*Data under study*:
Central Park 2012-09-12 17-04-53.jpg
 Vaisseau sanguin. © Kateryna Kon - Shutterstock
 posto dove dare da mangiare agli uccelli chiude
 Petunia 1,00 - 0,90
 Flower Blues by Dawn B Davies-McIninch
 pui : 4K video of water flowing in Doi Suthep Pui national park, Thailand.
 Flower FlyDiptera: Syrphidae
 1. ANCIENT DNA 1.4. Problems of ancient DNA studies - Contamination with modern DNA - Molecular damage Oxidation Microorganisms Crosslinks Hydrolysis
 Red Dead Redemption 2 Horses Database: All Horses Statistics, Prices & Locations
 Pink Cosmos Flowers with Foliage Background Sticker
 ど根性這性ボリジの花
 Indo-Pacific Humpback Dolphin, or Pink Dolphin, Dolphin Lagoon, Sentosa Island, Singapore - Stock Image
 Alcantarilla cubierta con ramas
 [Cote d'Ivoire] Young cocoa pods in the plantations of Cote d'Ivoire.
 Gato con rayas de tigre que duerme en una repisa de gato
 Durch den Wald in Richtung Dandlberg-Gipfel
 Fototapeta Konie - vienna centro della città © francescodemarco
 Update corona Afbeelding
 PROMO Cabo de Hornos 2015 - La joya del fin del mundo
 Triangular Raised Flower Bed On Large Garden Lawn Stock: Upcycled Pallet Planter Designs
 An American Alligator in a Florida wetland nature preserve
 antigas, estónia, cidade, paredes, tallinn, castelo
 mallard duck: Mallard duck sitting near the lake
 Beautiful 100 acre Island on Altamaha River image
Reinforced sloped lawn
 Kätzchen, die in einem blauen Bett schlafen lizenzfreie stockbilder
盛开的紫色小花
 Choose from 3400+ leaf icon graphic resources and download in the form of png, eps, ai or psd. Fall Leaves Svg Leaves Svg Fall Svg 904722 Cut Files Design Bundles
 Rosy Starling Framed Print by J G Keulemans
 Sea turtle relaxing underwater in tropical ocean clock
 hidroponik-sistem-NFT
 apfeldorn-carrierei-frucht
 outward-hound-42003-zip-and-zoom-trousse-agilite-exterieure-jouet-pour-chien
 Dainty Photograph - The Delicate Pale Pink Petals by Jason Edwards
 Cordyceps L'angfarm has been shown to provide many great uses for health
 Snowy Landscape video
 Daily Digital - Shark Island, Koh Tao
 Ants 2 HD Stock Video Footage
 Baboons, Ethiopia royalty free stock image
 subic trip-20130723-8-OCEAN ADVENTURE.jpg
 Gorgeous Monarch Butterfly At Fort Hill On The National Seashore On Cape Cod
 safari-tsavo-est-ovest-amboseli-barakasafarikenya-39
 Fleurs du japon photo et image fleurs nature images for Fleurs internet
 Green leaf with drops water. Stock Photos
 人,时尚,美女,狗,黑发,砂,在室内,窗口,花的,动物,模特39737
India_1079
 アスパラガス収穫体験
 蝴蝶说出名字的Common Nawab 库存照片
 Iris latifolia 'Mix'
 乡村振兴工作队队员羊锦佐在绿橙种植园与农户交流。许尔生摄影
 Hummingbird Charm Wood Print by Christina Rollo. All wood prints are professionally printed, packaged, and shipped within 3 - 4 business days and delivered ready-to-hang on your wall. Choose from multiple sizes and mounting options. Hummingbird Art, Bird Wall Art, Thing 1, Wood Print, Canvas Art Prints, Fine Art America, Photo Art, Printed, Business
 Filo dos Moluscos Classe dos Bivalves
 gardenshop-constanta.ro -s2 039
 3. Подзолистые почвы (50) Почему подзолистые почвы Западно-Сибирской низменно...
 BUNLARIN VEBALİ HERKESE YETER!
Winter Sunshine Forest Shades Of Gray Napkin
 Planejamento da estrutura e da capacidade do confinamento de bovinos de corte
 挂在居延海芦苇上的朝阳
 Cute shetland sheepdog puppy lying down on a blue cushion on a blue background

*What the task requires*: Please repeat the records so that each one reads exactly as it does above.

*Response to this task*:
Central Park 2012-09-12 17-04-53.jpg
 Vaisseau sanguin. © Kateryna Kon - Shutterstock
 posto dove dare da mangiare agli uccelli chiude
 Petunia 1,00 - 0,90
 Flower Blues by Dawn B Davies-McIninch
 pui : 4K video of water flowing in Doi Suthep Pui national park, Thailand.
 Flower FlyDiptera: Syrphidae
 1. ANCIENT DNA 1.4. Problems of ancient DNA studies - Contamination with modern DNA - Molecular damage Oxidation Microorganisms Crosslinks Hydrolysis
 Red Dead Redemption 2 Horses Database: All Horses Statistics, Prices & Locations
 Pink Cosmos Flowers with Foliage Background Sticker
 ど根性這性ボリジの花
 Indo-Pacific Humpback Dolphin, or Pink Dolphin, Dolphin Lagoon, Sentosa Island, Singapore - Stock Image
 Alcantarilla cubierta con ramas
 [Cote d'Ivoire] Young cocoa pods in the plantations of Cote d'Ivoire.
 Gato con rayas de tigre que duerme en una repisa de gato
 Durch den Wald in Richtung Dandlberg-Gipfel
 Fototapeta Konie - vienna centro della città © francescodemarco
 Update corona Afbeelding
 PROMO Cabo de Hornos 2015 - La joya del fin del mundo
 Triangular Raised Flower Bed On Large Garden Lawn Stock: Upcycled Pallet Planter Designs
 An American Alligator in a Florida wetland nature preserve
 antigas, estónia, cidade, paredes, tallinn, castelo
 mallard duck: Mallard duck sitting near the lake
 Beautiful 100 acre Island on Altamaha River image
Reinforced sloped lawn
 Kätzchen, die in einem blauen Bett schlafen lizenzfreie stockbilder
盛开的紫色小花
 Choose from 3400+ leaf icon graphic resources and download in the form of png, eps, ai or psd. Fall Leaves Svg Leaves Svg Fall Svg 904722 Cut Files Design Bundles
 Rosy Starling Framed Print by J G Keulemans
 Sea turtle relaxing underwater in tropical ocean clock
 hidroponik-sistem-NFT
 apfeldorn-carrierei-frucht
 outward-hound-42003-zip-and-zoom-trousse-agilite-exterieure-jouet-pour-chien
 Dainty Photograph - The Delicate Pale Pink Petals by Jason Edwards
 Cordyceps L'angfarm has been shown to provide many great uses for health
 Snowy Landscape video
 Daily Digital - Shark Island, Koh Tao
 Ants 2 HD Stock Video Footage
 Baboons, Ethiopia royalty free stock image
 subic trip-20130723-8-OCEAN ADVENTURE.jpg
 Gorgeous Monarch Butterfly At Fort Hill On The National Seashore On Cape Cod
 safari-tsavo-est-ovest-amboseli-barakasafarikenya-39
 Fleurs du japon photo et image fleurs nature images for Fleurs internet
 Green leaf with drops water. Stock Photos
 人,时尚,美女,狗,黑发,砂,在室内,窗口,花的,动物,模特39737
India_1079
 アスパラガス収穫体験
 蝴蝶说出名字的Common Nawab 库存照片
 Iris latifolia 'Mix'
 乡村振兴工作队队员羊锦佐在绿橙种植园与农户交流。许尔生摄影
 Hummingbird Charm Wood Print by Christina Rollo. All wood prints are professionally printed, packaged, and shipped within 3 - 4 business days and delivered ready-to-hang on your wall. Choose from multiple sizes and mounting options. Hummingbird Art, Bird Wall Art, Thing 1, Wood Print, Canvas Art Prints, Fine Art America, Photo Art, Printed, Business
 Filo dos Moluscos Classe dos Bivalves
 gardenshop-constanta.ro -s2 039
 3. Подзолистые почвы (50) Почему подзолистые почвы Западно-Сибирской низменно...
 BUNLARIN VEBALİ HERKESE YETER!
Winter Sunshine Forest Shades Of Gray Napkin
 Planejamento da estrutura e da capacidade do confinamento de bovinos de corte
 挂在居延海芦苇上的朝阳
 Cute shetland sheepdog puppy lying down on a blue cushion on a blue background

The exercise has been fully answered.